*CHALLENGES*:
1. In the paper summary on contrastive learning, what causes the symmetric multimodal case to produce a modality gap? Answer in one to three sentences.
2. Reproduce word for word the stretch of the paper summary on contrastive learning that opens with the words containing "This paper elevates" and closes with "pointwise mutual information.".

*SELECTED EXCERPT*:

———

The Geometric Mechanics of Contrastive Representation Learning: Alignment Potentials, Entropic Dispersion, and Cross-modal Divergence¶

Conference: ICML 2026
arXiv: 2601.19597
Code: None
Area: Representation Learning Theory / Contrastive Learning / Multimodal
Keywords: InfoNCE, CLIP, Modality Gap, population energy, Gibbs equilibrium

TL;DR¶

This paper elevates the InfoNCE loss to a deterministic "population energy" over representation distributions using a measure-theoretic framework, proving that the unimodal case is convex and converges to a unique Gibbs equilibrium, while the symmetric multimodal case exhibits persistent negative symmetric KL coupling, which geometrically and inevitably induces a modality gap.

Background & Motivation¶

Background: InfoNCE is the unified objective for current self-supervised and multimodal contrastive learning, forming the basis of systems from SimCLR/MoCo to CLIP/SigLIP. The most classic theoretical analysis is the alignment-uniformity decomposition by Wang & Isola (2020), and the density-ratio perspective that describes the optimal critic as pointwise mutual information.

———

*RECORDED DATA*:
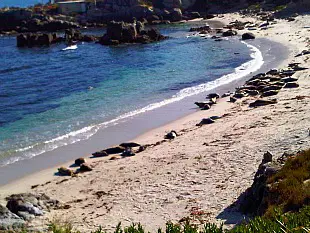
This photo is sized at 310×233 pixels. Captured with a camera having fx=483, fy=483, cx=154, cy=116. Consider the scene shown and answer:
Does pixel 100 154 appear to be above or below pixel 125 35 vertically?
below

———

*EXPECTED RESPONSES*:
1. The symmetric multimodal case shows a persistent negative symmetric KL coupling. This coupling geometrically and inevitably leads to a modality gap.

2.
This paper elevates the InfoNCE loss to a deterministic "population energy" over representation distributions using a measure-theoretic framework, proving that the unimodal case is convex and converges to a unique Gibbs equilibrium, while the symmetric multimodal case exhibits persistent negative symmetric KL coupling, which geometrically and inevitably induces a modality gap.

Background & Motivation¶

Background: InfoNCE is the unified objective for current self-supervised and multimodal contrastive learning, forming the basis of systems from SimCLR/MoCo to CLIP/SigLIP. The most classic theoretical analysis is the alignment-uniformity decomposition by Wang & Isola (2020), and the density-ratio perspective that describes the optimal critic as pointwise mutual information.